### Given data
^^^^^^^^
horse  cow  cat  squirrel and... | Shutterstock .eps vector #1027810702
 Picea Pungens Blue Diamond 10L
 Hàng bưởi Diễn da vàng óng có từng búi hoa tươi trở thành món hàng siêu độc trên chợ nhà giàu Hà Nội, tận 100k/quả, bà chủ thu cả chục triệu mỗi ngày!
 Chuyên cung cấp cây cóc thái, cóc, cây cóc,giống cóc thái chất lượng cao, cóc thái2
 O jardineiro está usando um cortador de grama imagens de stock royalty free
^^^^^^^^
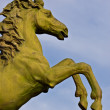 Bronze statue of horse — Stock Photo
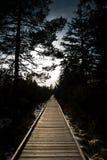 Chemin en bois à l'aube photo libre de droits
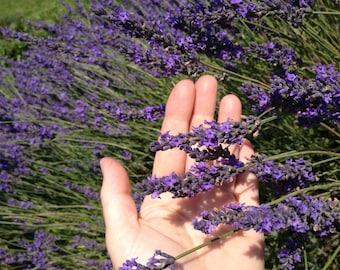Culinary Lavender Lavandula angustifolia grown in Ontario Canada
^^^^^^^^
### Aim of the exercise
All that belongs in your answer is the stretch of entries above from the line with "Shutterstock .eps vector #1027810702" through the line with "O jardineiro está", printed exactly.

### Written reply
horse  cow  cat  squirrel and... | Shutterstock .eps vector #1027810702
 Picea Pungens Blue Diamond 10L
 Hàng bưởi Diễn da vàng óng có từng búi hoa tươi trở thành món hàng siêu độc trên chợ nhà giàu Hà Nội, tận 100k/quả, bà chủ thu cả chục triệu mỗi ngày!
 Chuyên cung cấp cây cóc thái, cóc, cây cóc,giống cóc thái chất lượng cao, cóc thái2
 O jardineiro está usando um cortador de grama imagens de stock royalty free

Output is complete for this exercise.